5.8 It follows that, on the basis of the structure
of the 1979 Act and the case in question, the Committee accepts
on balance that there are no new circumstances to which the penalty
under consideration applies and that what has been done here amounts
in effect to no more than reduction of an existing penalty. That
appears to the Committee to be consistent with the enabling power,
given the width of section 2(4) of the European Communities Act
1972. The Committee accordingly reports regulation 12 on the
ground that it requires the elucidation provided in the Department's
memorandum as amplified in this Report.
6
S.I. 2012/213: Reported for defective
drafting
Transport Levying Bodies (Amendment) Regulations
2012 (S.I. 2012/213)
6.1 The Committee draws the special attention
of both Houses to these Regulations on the ground that they are
defectively drafted in one respect.
6.2 The Regulations amend the Transport Levying Regulations
1992 ("the 1992 Regulations") so that they include express
references to integrated transport authorities and the Greater
Manchester Combined Authority. Regulation 4 amends regulation
3 of the 1992 Regulations so that integrated transport authorities
established by section 28(1) of the Local Government Act 1985
and the Greater Manchester Combined Authority are expressed to
be levying bodies to which the 1992 Regulations apply. Regulation
3 amends regulation 2 of the 1992 Regulations so that it defines
"council concerned" in relation to each variety of levying
body to which the 1992 Regulations apply. The amendment makes
provision not only in relation to integrated transport authorities
established by section 28(1) of the Local Government Act 1985
and the Greater Manchester Combined Authority but also in relation
to integrated transport authorities established by section 78
of the Local Transport Act 2008.
6.3 The Committee asked the Department for Transport
to explain why regulation 2 of the 1992 Regulations had been amended
by regulation 3 so as to include provision in relation to integrated
transport authorities established by section 78 of the Local Transport
Act 2008, given that they were not made levying bodies to which
the 1992 Regulations applied by the amendment made to regulation
3 of the 1992 Regulations by regulation 4.

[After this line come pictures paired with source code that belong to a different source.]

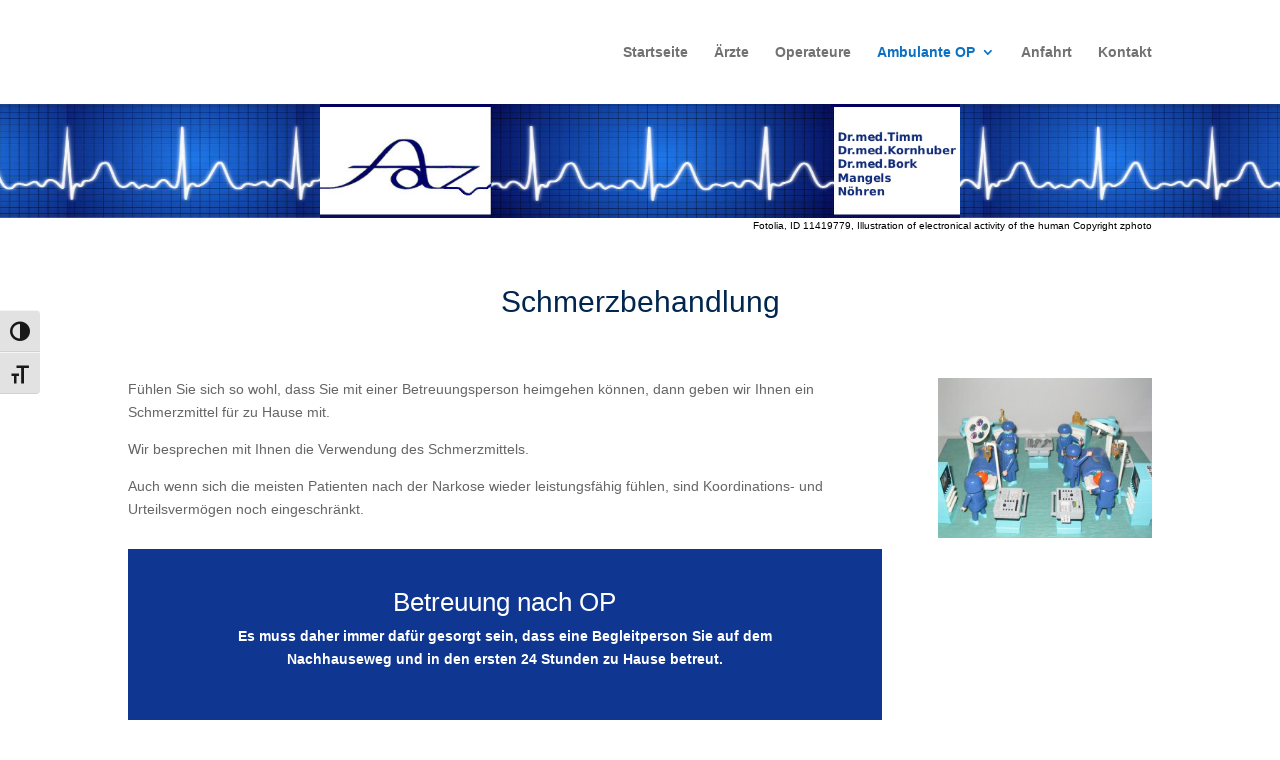

--- FILE ---
content_type: text/css
request_url: https://aoz-hanau.de/wp-content/et-cache/213/et-core-unified-deferred-213.min.css?ver=1761745346
body_size: 135
content:
.et_pb_section_6.et_pb_section{padding-top:10px;padding-bottom:4px}.et_pb_section_7.et_pb_section{padding-top:10px;padding-bottom:4px;background-color:#0a857d!important}.et_pb_text_4.et_pb_text,.et_pb_text_5.et_pb_text{color:#FFFFFF!important}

6.4 In a memorandum printed at Appendix 6, the Department
explains that the reason for the discrepancy identified by the
Committee is that the amendment made by regulation 4 to regulation
3 of the 1992 Regulations should have extended the application
of the 1992 Regulations to both varieties of integrated transport
authorities. The Department explains that, because no integrated
transport authority has yet been established under section 78
of the Local Transport Act 2008, the error has not so far caused
difficulty. But the Department nonetheless apologises for the
error and undertakes to correct it at the first suitable opportunity.
6.5 The Committee accordingly reports regulation
4 for defective drafting, acknowledged by the Department.